WHO Director-General Tedros Adhanom Ghebreyesus called for solidarity and political commitment by all leaders to ensure equal distribution of vaccines when they become available.
“We will need vaccines and there is hope that by the end of this year we may have a vaccine. There is hope,” Tedros said in final remarks to the WHO’s Executive Board, without elaborating.
Nine experimental vaccines are in the pipeline of the WHO’s COVAX global vaccine facility that aims to distribute 2 billion doses by the end of 2021.
The two-day board meeting, which examined the global response to the pandemic, heard calls from countries including Germany, Britain and Australia for reforms to strengthen the U.N. agency.
U.S. President Donald Trump’s administration has strongly criticised the WHO’s role in the crisis, accusing it of being too close to China and not doing enough to question Beijing’s actions late last year when the virus first emerged in Wuhan.
Tedros has dismissed the suggestions and said his agency has kept the world informed.

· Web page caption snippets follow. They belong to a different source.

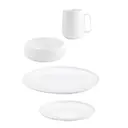 ENSO service 16 delar super white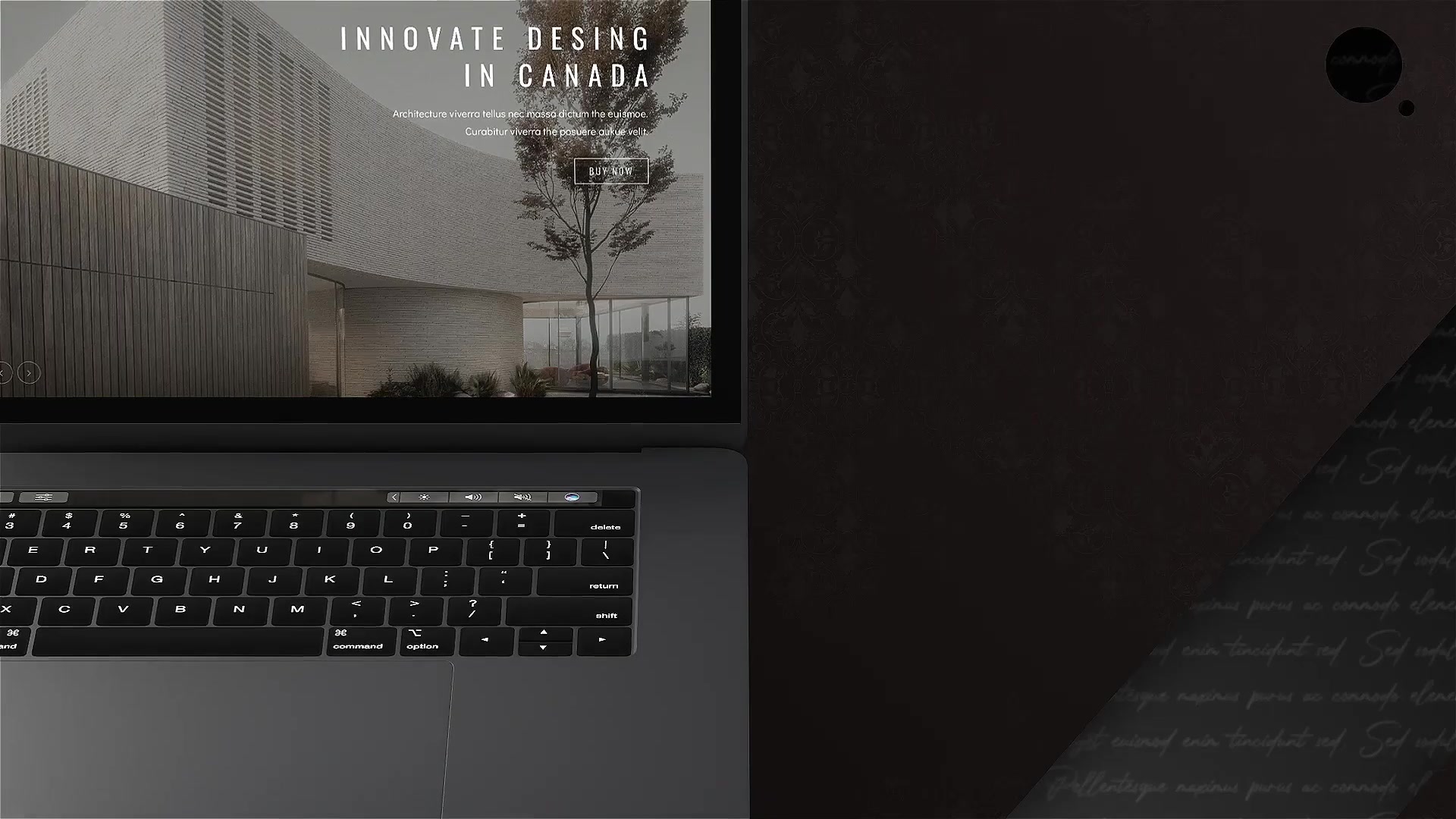 Premium Laptop Web Promo W05 Videohive 33355586 After Effects Image 8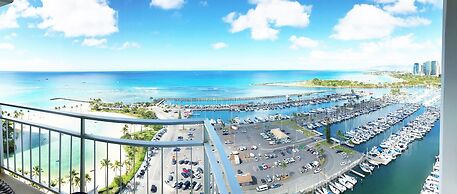 Ilikai by Luana Hawaii Vacation Rentals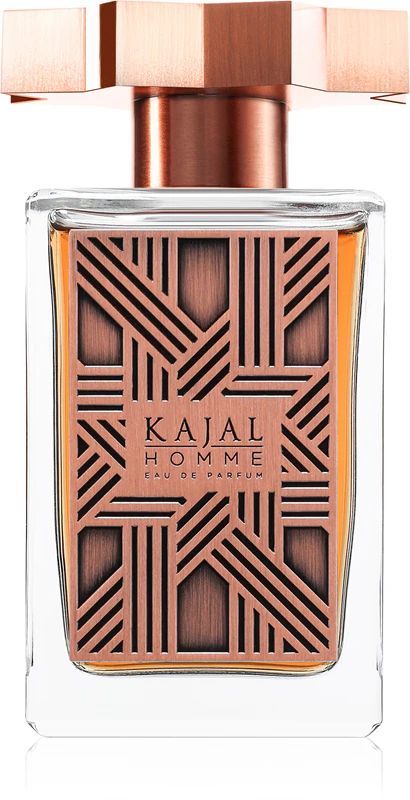 Купити Kajal Homme Парфумована вода на Elune.com.ua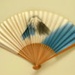 Folding Fan; c. 1970; LDFAN2011.135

Three independent panels reviewing WHO performance including its 2005 International Health Regulations – which set guidelines on trade and travel restrictions imposed during health emergencies – gave updates on their work.
The Independent Panel for Pandemic Preparedness and Response, led by former New Zealand Prime Minister Helen Clark and former Liberian President Ellen Johnson Sirleaf, met for the first time last month.
“We hope to get the real lessons that we can implement and prevent the same thing from happening,” Tedros said. “But I would like to assure you that WHO is ready to learn from this and change this organisation.
“During our transformation we promised this, we promised to keep change as a constant,” he said, referring to his programme since taking the helm in 2017.